Some key considerations for Investors in 2014: 

  • Earnings growth must drive share price uplifts
  • The past couple of years has been about cost cutting for listed firms, it is now time to increase earnings through increased productivity.
  • Commodity prices should hold steady given that lessening demand has already been built into mining share prices.
  • Government plans for Infrastructure development should help our economy
  • House pricing and low interest rates should also flow into company earnings.
  • Shares based on the pick-up in Australia should trade well in 2014: IAG, Harvey Norman, Boral, Lend Lease, Toll Holdings, 21st Century Fox, etc
  • Most analysts say: go overweight in equities, and underweight in Bonds. The 7% early December correction in the market represents a buying option
  • The local market is still trading on an average price-earnings ratio of 14.5 times, which is quite attractive.

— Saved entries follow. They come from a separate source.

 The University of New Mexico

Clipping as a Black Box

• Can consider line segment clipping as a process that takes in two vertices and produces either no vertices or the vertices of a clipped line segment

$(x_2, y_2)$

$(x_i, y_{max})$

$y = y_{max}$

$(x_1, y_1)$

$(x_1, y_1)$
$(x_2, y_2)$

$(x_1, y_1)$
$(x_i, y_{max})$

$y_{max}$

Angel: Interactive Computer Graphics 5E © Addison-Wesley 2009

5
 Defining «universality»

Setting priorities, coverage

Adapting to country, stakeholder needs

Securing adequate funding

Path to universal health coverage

Value of the AUD$ in 2014?

  •  US Fed tapering of Asset purchases must be considered in any conversation of the value of the AUD$
  •  Asian markets should rise nicely in 2014 following sluggish performance in 2013. Special mention of Japan, and Abenomics should also be made as a possible Investment opportunity
  •  European markets may be slow growth oriented this year due to Bank sector contraction, a lack of strength in the economic recovery, outside of Germany, etc
  •  AUD$ should stay around the 86-88c range which should assist exports, and earnings growth in some shares.

Summary for 2014

  • To continue rising, the Australian share market must continue to climb by way of earnings lifts.
  • Since 1983, the Australian share market has risen circa 11%, if this trend were to continue, then the ASX would be close to 5900 pts in twelve months.
  • In 2012, PE ratios were circa 10 times earnings. This PE ratio is now trading at 14.5% times earnings – earnings growth is the key to a sustained share market rise.
  • The 7% market correction in December should provide a DCA opportunity
  • DCA still holds one of the best approaches to wealth creation.